Everyone in finance has their own theory about the Trump mayhem. At lunch with a senior insurance executive, I was assured there was method in the madness.
The US’s budget deficit, at $33.6 trillion and heading for 156 per cent of GDP, is unsustainable.
The President’s tariff threat is designed to ramp up revenues in super-quick time while Doge, the Department of Government Efficiency, is taking a meat-axe to spending.
Never mind that the pernicious trade war is backfiring and the architect of Doge, Elon Musk, will soon be out.
Another view is that Trump and his billionaire comrades calculate that the scorched earth policy would flatten the economy, cause a deep recession, but pave the way for a magnificent recovery just in time for the Congressional elections in November 2026.
As credible as all that may seem, it is an enormous gamble. The President has set off a chain reaction which he can’t control and will impact all our lives.

Shock tactics: US President Donald Trump has by accident has triggered a surge in US bond markets with the ten year at its highest level in seven weeks
No one in Britain can have any illusions about the importance of bond markets.
The Liz Truss episode, in 2023, is engrained on the national memory when a surge in bond rates almost scuttled the pensions system. Current Chancellor Rachel Reeves won’t let the memory die.
Trump, by accident, has triggered something similar in the US bond markets. US yields soared in Wednesday trading sending the ten-year to its highest level in seven weeks. Thirty-year American treasuries climbed by one-fifth of a percentage point to 4.923 per cent.
The rise over the last three days is the biggest since 1982.
Hedge funds have been doing some dumping. But it is possible China has seen a possibility of heaping financial pressure on the US by offloading reserves.
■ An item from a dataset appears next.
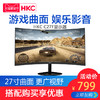 HKC C27F 27英寸曲面PS4台式机电脑液晶高清大屏幕游戏hdmi显示器 799元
The rise in bond yields in the US dragged borrowing costs across the globe higher.
For the UK, the 30-year gilt is now yielding 5.53 per cent, which is not helpful if the fiscal rules are to be met.
As much as the Office for Budget Responsibility might be disparaged on the political right, Keir Starmer may have inadvertently made things worse by criticising it before MPs.
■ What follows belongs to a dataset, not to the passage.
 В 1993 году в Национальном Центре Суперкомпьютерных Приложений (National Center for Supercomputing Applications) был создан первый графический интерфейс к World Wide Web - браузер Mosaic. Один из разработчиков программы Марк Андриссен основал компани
Bond guru Mohamed El-Erian, formerly of Pimco, will not have endeared himself to the Government. He asserts that the rise in bond yields will mean Reeves may be left with no choices but to raise income taxes or VAT to curb borrowing. Yikes!
Medical error
Now that Ed Smith’s former employer NHS England has been abolished, the non-executive chairman of GP surgery owner Assura has thrown in the towel.
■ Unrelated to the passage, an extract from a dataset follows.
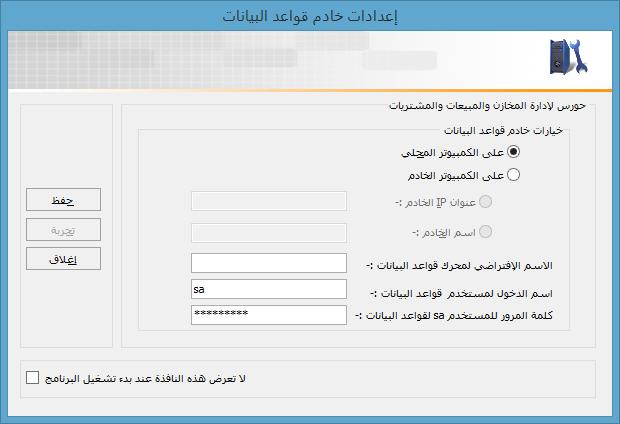 ServerSettingsscreen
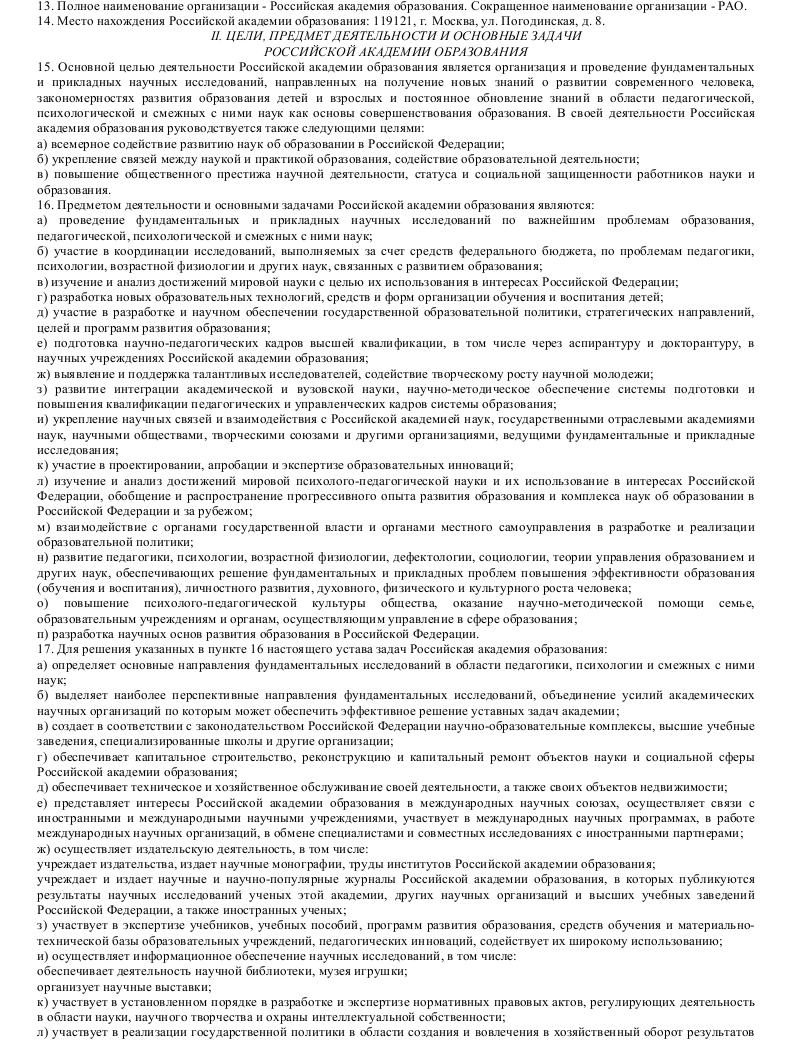 Образец устава Российской академии образования_002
Faced with the prospect of having to carry on, amid market turmoil, or accepting a £1.6billion deal from private equity barons KKR and Stonepeak Partners, it wants the cash.
Under normal circumstances the 32 per cent premium might be seen as mean, given the historic discount of UK shares to the US.
But, one supposes, in current circumstances it looks a better option than staying independent or accepting a lower offer from rival Primary Health Properties.
All the emphasis from Assura is that the deal must be good for the UK because the offer comes from KKR’s long-term infrastructure fund and will ensure there is adequate capital for future investment.
The fund is already invested in Viridor, which generates energy from waste as well as smart meters.
Everyone should be cautious about private equity involvement in health and social service assets.
The model of piling on debt and stripping out costs is never ideal as the exploitative Blackstone experiment at Southern Cross showed. It might be asked what harm KKR can do with a medical estate?
It could seek to improve yields by increasing rents for a start. Not a great prospect for an NHS capsizing under pressure.
Thrills and spills
A BIT of cheer for creative Britain you may have missed: Sky owner Comcast plans to open Universal’s first European theme park near Bedford.
The aim is to attract 8.5m visitors a year and create 8,000 jobs. Sir Keir Starmer and Rachel Reeves proclaimed it a triumph for their growth agenda. Sure!